Musica orlata di disincanto, preziosa sul fronte strumentale, razionalmente distanziata dall’angoscia più che intimamente rasserenata questa del Concerto per orchestra di Bartók. Reminiscenze magiare e sciabolate di ironia (ad esempio, nel quarto movimento, la citazione del “crescendo” della Sinfonia n. 7 di Shostakovich – i nazisti che marciano su Leningrado – abbinata a una capricciosa melodia da La Vedova Allegra di Lehár) innervano i cinque tempi di una partitura che non ha la ferocia, sul piano ritmico, né le fantastiche rasoiate, su quello timbrico, delle composizioni precedenti, ma si tende ad arco, con apice nella “tristezza elegiaca” del terzo movimento, fra l’austera inquietudine del primo e la vitalità dell’ultimo. Nell’interpretazione di Ono è stato come se una nostalgia sospesa sul cuore si specchiasse, prima di diventare dolore, in una saggezza esistenziale acquisita a caro prezzo, di fatto nella consapevolezza di un esilio, anestetizzando così le fibre dell’anima e lasciando alla vita, in quanto tale, di pulsarle attorno.

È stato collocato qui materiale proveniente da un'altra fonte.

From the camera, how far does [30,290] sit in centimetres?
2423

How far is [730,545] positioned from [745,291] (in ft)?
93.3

Poi Wagner, il primo atto della Walküre, con Siegmund (il tenore Willem van der Heyden), Siegliende (il soprano Annalena Persson) e Hunding (il basso Kurt Gysen).

Il nodo tra lo status emozionale dei personaggi e la linea, qui tendenzialmente melodica, del loro canto è assai stretto nel I atto della Walküre, cosicché l’attrazione fatale tra Siegmund e Sieglinde si esplica in un melodizzare scoperto, irresistibile, appassionante, alla cui magia densa di esiti e concetti, a tratti tenebrosa ma alfine liricamente esplosiva nel grande duetto d’amore, s’è piegata accondiscendente la Filarmonica Toscanini, che Ono ha diretto nel segno d’una potente essenzialità. Appropriate le voci soliste. Particolarmente valida la prova del soprano svedese Annalena Persson.